From the Victory Gardens of World War II to today’s community gardens, 4-H children and youth have been feeding the future for generations. But it’s not just about growing food. As Marcia Eames Sheavly (Sr. Extension Associate, Dept. of Horticulture) explains, “Gardening offers an opportunity for all of us to experience nature, up close and personal, and in doing so, it promotes environmental awareness. It fosters important life skills, is calming, provides healthy food, and gives us a shot of Vitamin D in the process. At the school and community level, it promotes cooperation, beautification, and gives us a chance to come together around something healthy, in essence, providing us with an amazingly good vibe among people.” Research supports the concept that youth involved in gardening develop an increased awareness of nutrition and the environment which leads to higher learning achievements and improved life skills.
Feed the Future is a major theme for the NYS 4-H Youth Development Program during 2011 and it seems very appropriate since this is CCE’s Centennial Year. Traditionally, many 4-H’ers have grown vegetables and fruits to exhibit at fairs as well as to feed their families. This growing experience links naturally to a diversity of other projects, from nutrition to animal care, and all involve science education. Below are some examples that expand on the gardening concept.
Youth Grow! Becoming a Leader in the Local Food Movement
This is one program that is offered during the 4-H Career Explorations conference held in late June on Cornell’s campus each year. Youth involved with this program grow passionate about working for environmental sustainability and healthy communities. They expand their knowledge of the local food movement, which is gaining momentum and being inspired by the White House garden. During Youth Grow! teens are provided with the training, leadership skills, and tools needed to get involved in the local food systems movement. They learn how to create meaningful and effective change in their communities and leave with an action plan and a network of mentors for guidance.
A 2010 participant reflected, “This program has motivated me to go back to my community and give back and share my knowledge of the food system.”
Global Food Security and Tomorrow’s Leaders
One of the major priorities of the USDA’s National Institute of Food and Agriculture focuses on supporting new science to boost agriculture production so that all people will have access to enough food, at all times, for an active, healthy life. In 2010, NYS 4-H Youth Development became involved in this priority in a very unique way.
Lazarus Lynch, a NYC 4-H’er and junior at the Food and Finance High School was motivated while attending the 4-H Career Explorations conference to become one of 25 delegates to the New York Youth Institute held at Cornell and coordinated by Francine Jasper (Assistant Director, CU International Programs). In 2009, the New York Youth Institute was created by World Food Prize laureate, Colin McClung (M.S.’49, Ph.D.’50) in partnership with the CALS International Programs Office to inspire youth to become involved in solving global food insecurity issues.

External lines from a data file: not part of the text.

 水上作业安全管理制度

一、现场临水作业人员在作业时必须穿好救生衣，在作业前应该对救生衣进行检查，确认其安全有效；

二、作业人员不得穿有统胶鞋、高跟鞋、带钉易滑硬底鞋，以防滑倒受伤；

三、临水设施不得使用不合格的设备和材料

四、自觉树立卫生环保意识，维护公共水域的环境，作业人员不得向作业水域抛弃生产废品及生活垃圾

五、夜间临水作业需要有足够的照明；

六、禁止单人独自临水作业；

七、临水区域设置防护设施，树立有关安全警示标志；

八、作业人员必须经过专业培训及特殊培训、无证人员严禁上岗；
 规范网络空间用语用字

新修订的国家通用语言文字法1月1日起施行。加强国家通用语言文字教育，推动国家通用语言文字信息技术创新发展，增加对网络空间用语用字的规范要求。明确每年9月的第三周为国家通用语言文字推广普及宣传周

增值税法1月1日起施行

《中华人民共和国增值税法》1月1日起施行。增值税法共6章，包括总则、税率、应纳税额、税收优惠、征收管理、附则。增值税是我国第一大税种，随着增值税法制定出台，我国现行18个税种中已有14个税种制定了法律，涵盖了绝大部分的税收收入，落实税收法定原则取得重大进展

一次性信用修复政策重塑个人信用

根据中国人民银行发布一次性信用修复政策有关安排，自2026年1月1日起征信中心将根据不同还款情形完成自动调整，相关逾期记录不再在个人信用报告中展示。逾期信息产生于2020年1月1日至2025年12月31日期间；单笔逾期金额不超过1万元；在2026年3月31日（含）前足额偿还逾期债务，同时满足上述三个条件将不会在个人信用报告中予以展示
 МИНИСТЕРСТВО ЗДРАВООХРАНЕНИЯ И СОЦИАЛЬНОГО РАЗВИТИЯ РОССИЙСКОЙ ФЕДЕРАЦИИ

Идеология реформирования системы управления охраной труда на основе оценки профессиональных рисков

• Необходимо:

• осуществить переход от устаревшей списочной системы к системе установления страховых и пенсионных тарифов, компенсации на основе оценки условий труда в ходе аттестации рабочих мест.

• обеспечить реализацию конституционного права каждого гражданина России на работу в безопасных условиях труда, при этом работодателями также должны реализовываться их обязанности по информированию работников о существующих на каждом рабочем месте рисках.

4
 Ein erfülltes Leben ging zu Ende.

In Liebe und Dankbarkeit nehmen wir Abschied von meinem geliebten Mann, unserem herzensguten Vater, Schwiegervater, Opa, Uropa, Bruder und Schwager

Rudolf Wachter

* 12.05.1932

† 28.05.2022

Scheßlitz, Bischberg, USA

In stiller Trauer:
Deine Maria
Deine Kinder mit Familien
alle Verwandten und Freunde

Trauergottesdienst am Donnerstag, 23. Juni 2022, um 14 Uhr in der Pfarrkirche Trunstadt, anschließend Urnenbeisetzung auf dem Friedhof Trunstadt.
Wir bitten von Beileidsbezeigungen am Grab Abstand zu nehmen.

Each delegate was required to research and write an essay on the theme ‘solutions for the world’s smallholders’; Lazarus was one of four NY students selected to attend the World Food Prize’s Global Youth Institute. While attending this event, Lazarus, along with 118 other high school students, had the opportunity to interact with Nobel and World Food Prize Laureates and other global food experts and learn about food insecurity. Read more about Lazarus’ experience. Lazarus will be the keynote speaker at the 2011 4-H Career Explorations conference which will be held June 28-30th on the Cornell University campus.
Feed the Future: CCE’s Centennial
To celebrate CCE’s Centennial, 4-H Youth Development, along with its numerous other research-based projects, is coordinating a statewide growing project that will provide an opportunity for gardeners of all ages to work together to grow and donate produce to people in their home communities. More information will be available soon through the NYS 4-H and Garden-Based Learning websites.
Want to get involved? …Start a community garden, grow a row for the hungry, feed your family and join with others to feed and inspire our future leaders.